* Given instruction A
According to the doubles text, by what score did Bill K. and his partner defeat the strong 3.5 pair?
* Given instruction B
Reproduce word for word everything in the doubles text from "I totally agree" down to "be very successful!".

* Text extract

########

Choosing Sides In Doubles

Q. "I'm a 4.0 doubles player. If you have left-handed and right-handed players on a team, what side should they play, assuming they have no side preference? I'm of the opinion that two forehand groundstrokes and volleys up the middle are better, which means the right-handed player takes the ad court and the left-handed player the deuce court. Any thoughts?"

From Chuck:

I am a left-handed 3.5 doubles player, and I like having forehands down the middle. I know I am more aggressive in this position and usually my partner likes that, also. Some players, though, like having the forehands on the outside to return serves cross court. I know I win a lot more when I am playing the deuce court. If my partner really wants me to play the ad court, I do because I would rather play there than have a disgruntled partner.

From Dan V. (Director, Southbay Tennis Club), Chula Vista, CA:

I totally agree with your strategy of having the two forehands in the middle. Doubles is mostly hitting hard and low to the middle of the court, so you and your partner will be very successful!

From Bill K., Walnut Creek, CA:

I disagree with the idea of playing a bookend pair with all the firepower kept in the middle. I am a 3.5 player, and my partner and I (both righties) recently demolished a very strong 3.5 pair (6-1, 6-1) who used exactly the proposed alignment. This pair both had great forehand skills, which we recognized early. After a few probing games in the first set that were actually fairly close, we began to serve to the outside and return their serves to the far side of the court. We effectively neutralized their net game (by staying away from the middle), and, by playing our strong forehands against their backhands, we forced them to make weak returns that our net player consistently jumped on.

########

* Information provided
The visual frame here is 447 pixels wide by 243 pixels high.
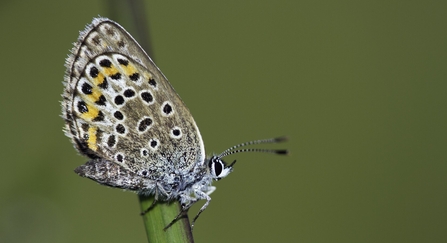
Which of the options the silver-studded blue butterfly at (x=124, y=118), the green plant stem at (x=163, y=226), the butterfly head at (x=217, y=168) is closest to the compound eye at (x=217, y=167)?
the butterfly head at (x=217, y=168)

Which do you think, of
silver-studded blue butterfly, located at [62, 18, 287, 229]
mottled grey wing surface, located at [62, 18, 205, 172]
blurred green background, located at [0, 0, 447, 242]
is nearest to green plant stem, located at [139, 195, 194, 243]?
silver-studded blue butterfly, located at [62, 18, 287, 229]

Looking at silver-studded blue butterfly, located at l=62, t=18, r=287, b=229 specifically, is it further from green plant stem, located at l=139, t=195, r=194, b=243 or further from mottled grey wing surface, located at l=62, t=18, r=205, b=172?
green plant stem, located at l=139, t=195, r=194, b=243

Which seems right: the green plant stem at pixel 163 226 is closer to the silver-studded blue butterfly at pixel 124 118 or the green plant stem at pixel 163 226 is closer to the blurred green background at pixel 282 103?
the silver-studded blue butterfly at pixel 124 118

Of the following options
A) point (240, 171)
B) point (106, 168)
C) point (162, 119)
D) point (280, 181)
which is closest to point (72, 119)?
point (106, 168)

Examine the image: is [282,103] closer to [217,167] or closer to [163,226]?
[217,167]

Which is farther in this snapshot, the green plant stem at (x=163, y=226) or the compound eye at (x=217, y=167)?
the compound eye at (x=217, y=167)

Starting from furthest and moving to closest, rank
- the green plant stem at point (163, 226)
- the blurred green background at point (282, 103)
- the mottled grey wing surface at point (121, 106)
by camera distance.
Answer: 1. the blurred green background at point (282, 103)
2. the mottled grey wing surface at point (121, 106)
3. the green plant stem at point (163, 226)

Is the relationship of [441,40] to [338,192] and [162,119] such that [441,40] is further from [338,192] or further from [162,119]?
[162,119]
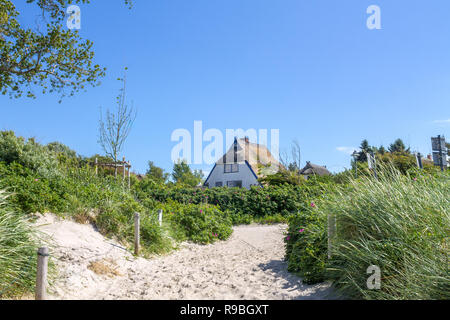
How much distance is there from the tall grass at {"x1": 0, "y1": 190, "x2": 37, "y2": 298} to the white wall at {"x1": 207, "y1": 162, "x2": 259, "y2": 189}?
24632 mm

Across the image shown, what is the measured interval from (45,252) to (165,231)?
17.4 ft

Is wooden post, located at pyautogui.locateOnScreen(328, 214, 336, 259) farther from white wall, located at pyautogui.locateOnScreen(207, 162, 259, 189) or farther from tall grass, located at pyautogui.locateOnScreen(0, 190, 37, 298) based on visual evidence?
white wall, located at pyautogui.locateOnScreen(207, 162, 259, 189)

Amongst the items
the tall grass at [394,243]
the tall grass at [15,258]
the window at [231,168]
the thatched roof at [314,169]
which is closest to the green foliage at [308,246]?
the tall grass at [394,243]

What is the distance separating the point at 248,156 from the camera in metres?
32.8

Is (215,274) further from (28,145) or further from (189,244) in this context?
(28,145)

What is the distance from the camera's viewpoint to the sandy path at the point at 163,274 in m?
4.80

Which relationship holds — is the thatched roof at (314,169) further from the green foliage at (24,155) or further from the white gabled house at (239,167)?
the green foliage at (24,155)

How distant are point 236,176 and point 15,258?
27632 mm

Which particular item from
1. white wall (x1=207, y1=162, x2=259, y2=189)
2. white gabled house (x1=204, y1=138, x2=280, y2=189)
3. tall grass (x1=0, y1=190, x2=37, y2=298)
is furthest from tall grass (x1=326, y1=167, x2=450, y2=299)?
white gabled house (x1=204, y1=138, x2=280, y2=189)

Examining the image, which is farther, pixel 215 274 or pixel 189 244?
pixel 189 244

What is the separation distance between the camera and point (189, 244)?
9867 mm

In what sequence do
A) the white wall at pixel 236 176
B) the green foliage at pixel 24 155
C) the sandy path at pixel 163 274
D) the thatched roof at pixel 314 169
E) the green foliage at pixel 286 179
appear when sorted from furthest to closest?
1. the thatched roof at pixel 314 169
2. the white wall at pixel 236 176
3. the green foliage at pixel 286 179
4. the green foliage at pixel 24 155
5. the sandy path at pixel 163 274

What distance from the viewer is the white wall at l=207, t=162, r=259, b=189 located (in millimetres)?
30584

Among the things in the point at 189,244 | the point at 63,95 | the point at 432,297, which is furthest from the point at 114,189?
the point at 432,297
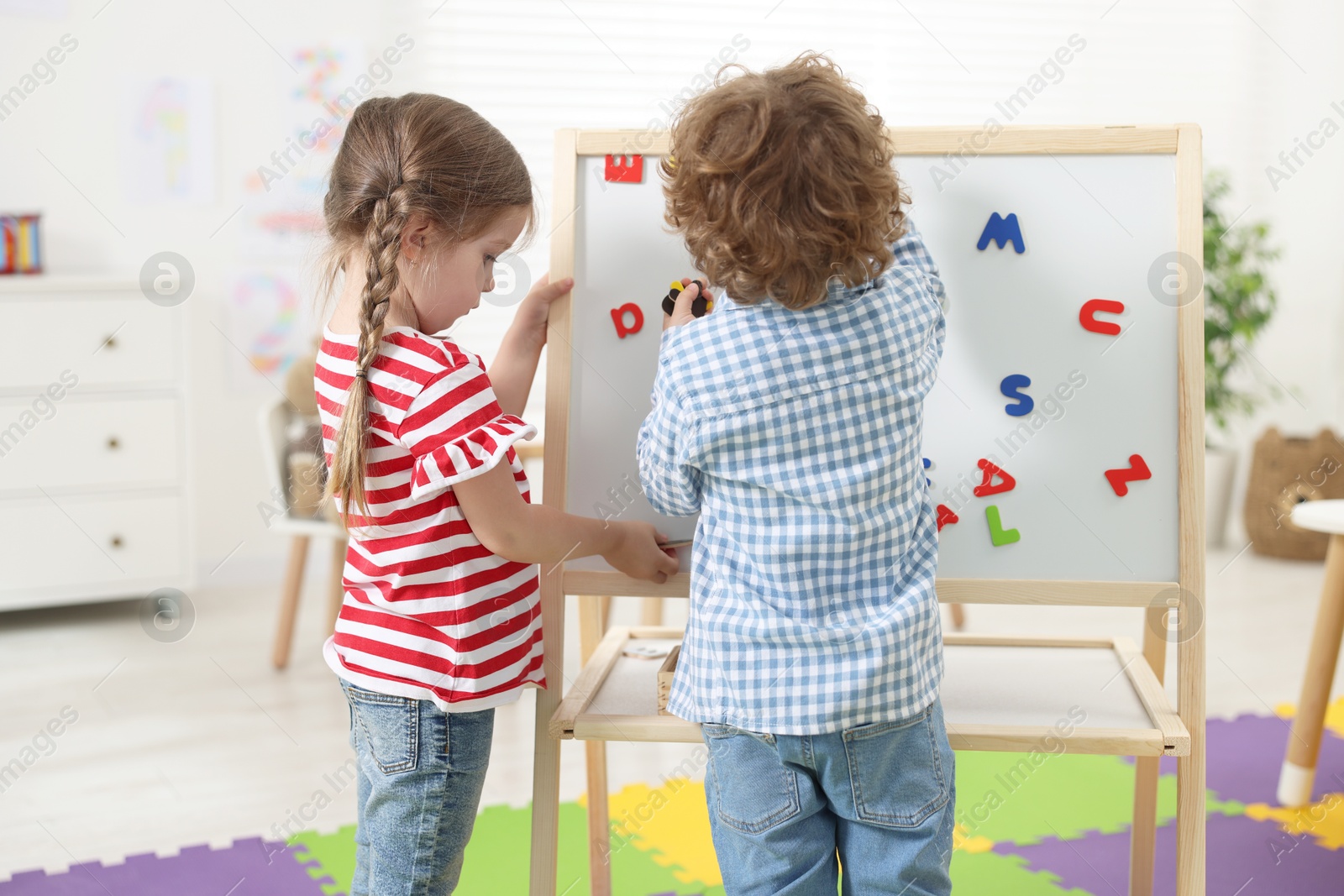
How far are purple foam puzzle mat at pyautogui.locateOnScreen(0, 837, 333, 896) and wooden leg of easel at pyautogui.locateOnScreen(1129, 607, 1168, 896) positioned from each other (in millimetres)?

########

* Output A
6-1, 6-1.

* Output B
I totally agree with your strategy of having the two forehands in the middle. Doubles is mostly hitting hard and low to the middle of the court, so you and your partner will be very successful!